La vittoria svanì dal volto di Nina. Sussurrò:

— Cosa stai dicendo?

— Fai le valigie e vattene — proseguì Georgij — almeno finché non chiederai scusa ad Alisa e capirai che non c’è nulla di più importante della famiglia che ho creato.

— Famiglia?! — scoppiò la suocera — e io cosa sarei, se non la tua famiglia? Ti ho cresciuto io!

— Mamma — Georgij scosse la testa — volevi farmi ingannare mia moglie e toglierle la casa. Non è la prima volta che cerchi di manipolarmi.

— È colpa sua se mi hai tradito! — urlò Nina, indicando Alisa — sia maledetta lei!

— Basta — intervenne Georgij alzando la voce — non voglio più sentirti. O chiedi scusa o te ne vai.

Nina guardò intorno come vedesse la veranda per la prima volta. Le labbra tremarono, gli occhi si riempirono di lacrime.

— Scegli me? — sospirò — mi butti fuori?

— Hai una casa anche tu — rispose esausto Georgij — ti sosterrò economicamente, ma qui non sei più la benvenuta.

La suocera scoppiò in lacrime, coprì la bocca con la mano e si chiuse nella camera degli ospiti. Poco dopo si udì la porta sbattere.

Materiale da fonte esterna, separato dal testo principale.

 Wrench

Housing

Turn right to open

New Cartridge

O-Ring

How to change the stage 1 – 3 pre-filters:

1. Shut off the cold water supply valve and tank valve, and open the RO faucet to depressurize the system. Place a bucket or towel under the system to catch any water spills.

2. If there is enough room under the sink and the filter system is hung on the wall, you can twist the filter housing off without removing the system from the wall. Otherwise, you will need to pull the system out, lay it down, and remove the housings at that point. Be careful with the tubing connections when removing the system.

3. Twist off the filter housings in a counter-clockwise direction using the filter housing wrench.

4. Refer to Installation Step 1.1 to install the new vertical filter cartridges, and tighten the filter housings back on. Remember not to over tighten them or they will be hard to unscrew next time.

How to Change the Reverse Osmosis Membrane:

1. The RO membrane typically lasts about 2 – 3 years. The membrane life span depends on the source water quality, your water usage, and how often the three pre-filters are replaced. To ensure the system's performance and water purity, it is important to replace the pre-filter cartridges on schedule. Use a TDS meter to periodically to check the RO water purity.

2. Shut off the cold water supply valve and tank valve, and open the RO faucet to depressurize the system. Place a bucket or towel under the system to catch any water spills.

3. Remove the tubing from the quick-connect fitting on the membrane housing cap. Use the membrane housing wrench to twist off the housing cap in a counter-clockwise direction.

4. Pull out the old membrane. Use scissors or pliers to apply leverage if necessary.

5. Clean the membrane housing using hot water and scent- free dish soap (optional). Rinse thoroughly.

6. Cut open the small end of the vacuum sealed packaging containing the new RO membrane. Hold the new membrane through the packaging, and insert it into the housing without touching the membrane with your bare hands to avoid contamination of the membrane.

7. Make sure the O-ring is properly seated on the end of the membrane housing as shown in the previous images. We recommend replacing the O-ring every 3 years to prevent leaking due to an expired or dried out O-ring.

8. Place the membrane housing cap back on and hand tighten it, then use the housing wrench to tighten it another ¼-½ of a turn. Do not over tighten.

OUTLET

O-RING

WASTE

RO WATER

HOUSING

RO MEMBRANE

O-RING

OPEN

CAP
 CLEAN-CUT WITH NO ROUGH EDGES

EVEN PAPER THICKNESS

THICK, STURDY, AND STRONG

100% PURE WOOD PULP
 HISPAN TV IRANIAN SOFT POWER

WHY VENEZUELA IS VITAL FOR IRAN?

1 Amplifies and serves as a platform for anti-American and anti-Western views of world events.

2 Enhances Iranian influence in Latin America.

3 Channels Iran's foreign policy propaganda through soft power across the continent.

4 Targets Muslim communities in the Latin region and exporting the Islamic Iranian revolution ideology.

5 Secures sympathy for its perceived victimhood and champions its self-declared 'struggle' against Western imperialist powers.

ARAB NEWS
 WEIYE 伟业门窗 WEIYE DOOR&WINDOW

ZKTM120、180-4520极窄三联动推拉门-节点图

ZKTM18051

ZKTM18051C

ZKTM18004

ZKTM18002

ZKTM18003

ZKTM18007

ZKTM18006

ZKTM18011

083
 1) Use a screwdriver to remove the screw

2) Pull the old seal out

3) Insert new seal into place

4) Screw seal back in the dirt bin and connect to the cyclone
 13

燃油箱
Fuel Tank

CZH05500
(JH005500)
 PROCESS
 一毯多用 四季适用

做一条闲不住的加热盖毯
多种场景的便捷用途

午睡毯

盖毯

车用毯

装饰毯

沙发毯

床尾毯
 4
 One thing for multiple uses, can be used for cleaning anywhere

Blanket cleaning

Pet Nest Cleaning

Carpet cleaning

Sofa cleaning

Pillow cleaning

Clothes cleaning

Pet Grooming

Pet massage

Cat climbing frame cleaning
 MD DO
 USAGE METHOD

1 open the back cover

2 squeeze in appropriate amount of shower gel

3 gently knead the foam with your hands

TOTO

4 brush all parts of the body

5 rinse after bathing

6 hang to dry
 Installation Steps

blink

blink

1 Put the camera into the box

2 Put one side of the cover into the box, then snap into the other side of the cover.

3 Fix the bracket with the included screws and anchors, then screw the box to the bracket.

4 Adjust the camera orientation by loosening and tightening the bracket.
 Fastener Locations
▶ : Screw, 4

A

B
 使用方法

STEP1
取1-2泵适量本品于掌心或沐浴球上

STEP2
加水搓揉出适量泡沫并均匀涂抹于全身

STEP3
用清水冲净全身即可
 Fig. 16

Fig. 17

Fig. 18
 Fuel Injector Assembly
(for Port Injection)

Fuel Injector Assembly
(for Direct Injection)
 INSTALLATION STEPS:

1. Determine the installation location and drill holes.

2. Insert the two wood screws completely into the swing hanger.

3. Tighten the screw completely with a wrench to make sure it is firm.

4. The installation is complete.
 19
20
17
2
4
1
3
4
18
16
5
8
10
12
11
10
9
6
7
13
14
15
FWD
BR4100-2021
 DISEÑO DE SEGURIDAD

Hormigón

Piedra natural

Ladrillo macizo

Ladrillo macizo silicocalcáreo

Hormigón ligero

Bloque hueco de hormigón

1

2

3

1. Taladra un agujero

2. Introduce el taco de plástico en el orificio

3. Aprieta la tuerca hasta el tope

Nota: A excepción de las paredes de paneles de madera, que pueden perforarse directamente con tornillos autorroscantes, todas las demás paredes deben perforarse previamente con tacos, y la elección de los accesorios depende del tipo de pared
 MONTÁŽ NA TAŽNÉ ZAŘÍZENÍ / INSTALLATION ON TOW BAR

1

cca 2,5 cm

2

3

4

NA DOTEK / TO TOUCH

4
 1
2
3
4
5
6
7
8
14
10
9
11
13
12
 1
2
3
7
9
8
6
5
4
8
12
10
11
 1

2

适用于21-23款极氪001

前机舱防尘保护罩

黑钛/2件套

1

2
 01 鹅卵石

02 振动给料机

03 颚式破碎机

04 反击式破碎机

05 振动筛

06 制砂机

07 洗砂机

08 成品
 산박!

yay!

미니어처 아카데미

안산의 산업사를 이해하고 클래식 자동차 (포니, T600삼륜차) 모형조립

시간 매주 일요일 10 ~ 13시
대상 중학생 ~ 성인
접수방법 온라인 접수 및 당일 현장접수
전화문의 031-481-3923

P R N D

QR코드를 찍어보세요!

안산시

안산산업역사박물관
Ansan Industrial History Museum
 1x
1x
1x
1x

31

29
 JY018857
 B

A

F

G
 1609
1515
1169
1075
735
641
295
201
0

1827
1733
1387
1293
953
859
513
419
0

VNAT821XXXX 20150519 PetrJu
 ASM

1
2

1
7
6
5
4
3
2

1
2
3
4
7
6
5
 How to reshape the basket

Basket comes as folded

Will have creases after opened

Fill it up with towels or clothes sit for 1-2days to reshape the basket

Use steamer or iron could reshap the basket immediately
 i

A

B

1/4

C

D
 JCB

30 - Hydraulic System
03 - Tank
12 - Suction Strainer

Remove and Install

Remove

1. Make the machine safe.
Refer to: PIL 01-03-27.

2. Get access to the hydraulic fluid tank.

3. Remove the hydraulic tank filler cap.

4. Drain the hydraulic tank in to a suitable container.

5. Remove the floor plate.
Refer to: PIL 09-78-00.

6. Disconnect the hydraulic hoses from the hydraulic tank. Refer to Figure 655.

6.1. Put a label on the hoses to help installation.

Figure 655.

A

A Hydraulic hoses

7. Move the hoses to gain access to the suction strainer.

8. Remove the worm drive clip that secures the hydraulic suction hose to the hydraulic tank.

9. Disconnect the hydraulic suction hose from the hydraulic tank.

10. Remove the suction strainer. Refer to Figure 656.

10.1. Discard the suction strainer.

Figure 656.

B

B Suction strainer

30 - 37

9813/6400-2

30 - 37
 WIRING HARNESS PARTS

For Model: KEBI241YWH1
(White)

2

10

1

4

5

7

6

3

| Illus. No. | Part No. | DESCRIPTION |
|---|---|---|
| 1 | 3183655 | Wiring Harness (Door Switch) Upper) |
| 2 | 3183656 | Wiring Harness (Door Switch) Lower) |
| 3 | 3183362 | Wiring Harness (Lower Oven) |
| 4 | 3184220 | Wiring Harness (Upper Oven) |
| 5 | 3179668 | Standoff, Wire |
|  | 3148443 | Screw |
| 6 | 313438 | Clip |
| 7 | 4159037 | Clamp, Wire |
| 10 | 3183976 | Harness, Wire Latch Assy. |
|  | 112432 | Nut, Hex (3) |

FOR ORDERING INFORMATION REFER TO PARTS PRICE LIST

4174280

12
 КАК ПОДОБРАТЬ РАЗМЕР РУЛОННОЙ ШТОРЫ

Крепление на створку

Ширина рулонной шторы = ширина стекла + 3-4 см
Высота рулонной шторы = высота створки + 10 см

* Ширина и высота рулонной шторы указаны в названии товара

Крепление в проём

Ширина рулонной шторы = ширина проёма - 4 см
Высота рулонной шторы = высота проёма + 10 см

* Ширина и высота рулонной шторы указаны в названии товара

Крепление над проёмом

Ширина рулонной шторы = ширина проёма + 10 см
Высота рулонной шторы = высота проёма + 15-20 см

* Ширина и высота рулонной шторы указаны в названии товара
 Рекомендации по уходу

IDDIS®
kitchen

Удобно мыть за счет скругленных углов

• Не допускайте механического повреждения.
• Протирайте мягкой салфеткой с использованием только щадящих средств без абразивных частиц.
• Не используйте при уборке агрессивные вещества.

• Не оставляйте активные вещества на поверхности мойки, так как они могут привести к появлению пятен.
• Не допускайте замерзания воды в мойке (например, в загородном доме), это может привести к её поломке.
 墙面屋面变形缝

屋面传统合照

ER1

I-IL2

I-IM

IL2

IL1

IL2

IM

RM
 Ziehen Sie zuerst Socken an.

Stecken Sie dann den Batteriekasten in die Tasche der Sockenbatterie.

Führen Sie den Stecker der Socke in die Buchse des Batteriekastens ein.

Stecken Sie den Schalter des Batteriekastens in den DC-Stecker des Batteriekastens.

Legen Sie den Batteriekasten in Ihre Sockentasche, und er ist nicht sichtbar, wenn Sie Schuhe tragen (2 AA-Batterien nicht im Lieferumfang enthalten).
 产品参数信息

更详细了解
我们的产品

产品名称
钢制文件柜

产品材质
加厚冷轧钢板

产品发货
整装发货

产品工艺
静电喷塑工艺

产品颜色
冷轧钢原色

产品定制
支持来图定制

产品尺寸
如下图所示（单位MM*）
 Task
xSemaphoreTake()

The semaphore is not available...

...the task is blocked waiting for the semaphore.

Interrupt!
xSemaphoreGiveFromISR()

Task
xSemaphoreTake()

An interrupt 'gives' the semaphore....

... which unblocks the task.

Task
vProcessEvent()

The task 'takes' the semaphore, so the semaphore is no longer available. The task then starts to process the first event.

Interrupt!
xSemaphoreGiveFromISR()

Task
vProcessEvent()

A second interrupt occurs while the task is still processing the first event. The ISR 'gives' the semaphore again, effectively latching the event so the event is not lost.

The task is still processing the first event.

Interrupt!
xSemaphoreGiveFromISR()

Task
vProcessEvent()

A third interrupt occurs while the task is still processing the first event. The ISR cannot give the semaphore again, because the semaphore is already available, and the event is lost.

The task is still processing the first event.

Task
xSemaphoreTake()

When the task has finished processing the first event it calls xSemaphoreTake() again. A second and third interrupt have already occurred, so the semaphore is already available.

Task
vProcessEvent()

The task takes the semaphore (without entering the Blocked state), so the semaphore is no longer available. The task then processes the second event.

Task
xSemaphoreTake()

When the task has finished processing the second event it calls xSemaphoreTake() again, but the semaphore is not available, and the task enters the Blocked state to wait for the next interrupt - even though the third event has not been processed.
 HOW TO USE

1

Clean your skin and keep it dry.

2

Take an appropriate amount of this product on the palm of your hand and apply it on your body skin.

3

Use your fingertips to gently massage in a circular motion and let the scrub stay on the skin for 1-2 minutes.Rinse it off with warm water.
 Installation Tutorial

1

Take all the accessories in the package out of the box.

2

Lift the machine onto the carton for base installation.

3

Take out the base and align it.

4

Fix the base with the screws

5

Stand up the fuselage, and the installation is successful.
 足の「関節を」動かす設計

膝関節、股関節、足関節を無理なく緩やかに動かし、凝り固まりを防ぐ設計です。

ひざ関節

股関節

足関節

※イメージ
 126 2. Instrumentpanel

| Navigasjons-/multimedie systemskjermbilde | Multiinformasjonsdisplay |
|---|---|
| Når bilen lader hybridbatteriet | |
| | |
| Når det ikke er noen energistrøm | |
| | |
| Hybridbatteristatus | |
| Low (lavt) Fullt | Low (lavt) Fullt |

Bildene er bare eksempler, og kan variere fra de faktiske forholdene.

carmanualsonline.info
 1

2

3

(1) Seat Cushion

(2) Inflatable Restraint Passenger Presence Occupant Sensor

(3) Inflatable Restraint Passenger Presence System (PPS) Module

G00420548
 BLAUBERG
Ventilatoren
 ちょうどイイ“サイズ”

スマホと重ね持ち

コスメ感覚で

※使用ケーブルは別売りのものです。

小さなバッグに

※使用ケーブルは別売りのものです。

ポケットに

Alisa e Georgij rimasero soli in veranda. I cocci dei bicchieri scintillavano negli ultimi raggi del tramonto.

— Scusami — sussurrò Georgij avvicinandosi — non avrei dovuto tacere. Né ascoltarla.

— Perché non me l’hai detto? — chiese lei a bassa voce — mi hai fatto preoccupare.

— Mi ha chiesto di parlare della vendita della casa — spiegò Georgij — diceva di sentirsi sola e che la casa era troppo grande per noi due. Non sapevo come dirlo. Poi è arrivata e ha fatto pressione…

Alisa si appoggiò al corrimano, guardando il giardino in penombra.

— Davvero hai scelto me e non lei? — domandò voltandosi.

— Ti amo — rispose Georgij — quello che chiedeva non era amore, ma ossessione ed egoismo. Non parteciperò mai a una cosa simile.

Alisa fece un passo verso di lui e si lasciò avvolgere dal suo abbraccio.

La mattina dopo Nina Aleksandrovna se ne andò senza salutare. Il silenzio però tardò a tornare: le telefonate non cessarono. Il cellulare di Georgij squillava dal mattino alla sera.

— Mamma, non cambierò idea — disse un’ultima volta da quella veranda — non ti lascio, ma non lascio neppure Alisa.

Col tempo le chiamate diminuirono. Georgij rimase fermo nella sua decisione. Una sera, mentre sorseggiavano il tè in veranda, gli rivolse un sorriso sincero, il primo dopo tanto tempo.

— Sai — disse guardando Alisa — credo ce l’abbiamo fatta.

Alisa annuì, stringendo la sua mano. La casa tornava a essere la loro fortezza.